Published: 10 Mar 2026, Last Modified: 07 Apr 2026CLeaR 2026 PosterEveryoneRevisionsBibTeXCC BY 4.0
Keywords: causal inference, network interference, graph convolutional autoencoder, conditional independence, instrumental variables
TL;DR: In this paper, we learn exposure mappings in a data-driven way using graph convolutional autoencoders and introduce a machine learning-based testing framework to assess the validity of exposure mappings.

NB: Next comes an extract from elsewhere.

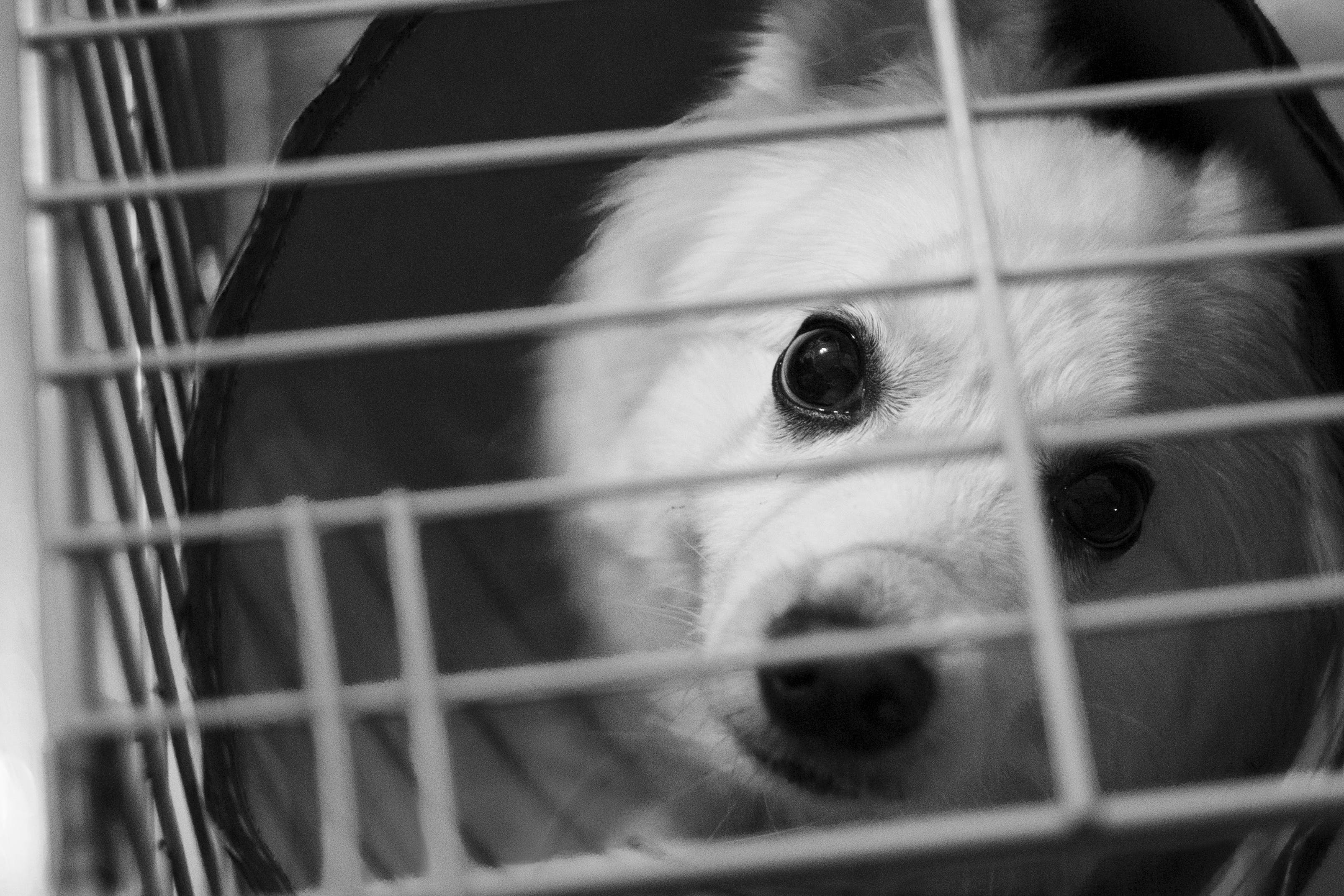 White Dog Inside the Cage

Abstract: Interference or spillover effects arise when an individual's outcome (e.g., health) is influenced not only by their own treatment (e.g., vaccination) but also by the treatment of others, creating challenges for evaluating treatment effects. Exposure mappings provide a framework to study such interference by explicitly modeling how the treatment statuses of contacts within an individual's network affect their outcome. Most existing research relies on a priori exposure mappings of limited complexity, which may fail to capture the full range of interference effects. In contrast, this study applies a graph convolutional autoencoder to learn exposure mappings in a data-driven way, which exploit dependencies and relations within a network to more accurately capture interference effects. As our main contribution, we introduce a machine learning-based test for the validity of exposure mappings and thus test the identification of the direct effect. In this testing approach, the learned exposure mapping is used as an instrument to test the validity of a simple, user-defined exposure mapping. The test leverages the fact that, if the user-defined exposure mapping is valid (so that all interference operates through it), then the learned exposure mapping is statistically independent of any individual's outcome, conditional on the user-defined exposure mapping. Conversely, a violation of this conditional independence indicates that the researcher-defined mapping fails to capture some relevant interference. We propose a conditional mean (rather than full) independence test sufficient for identifying average direct effects and study its finite-sample performance via simulation.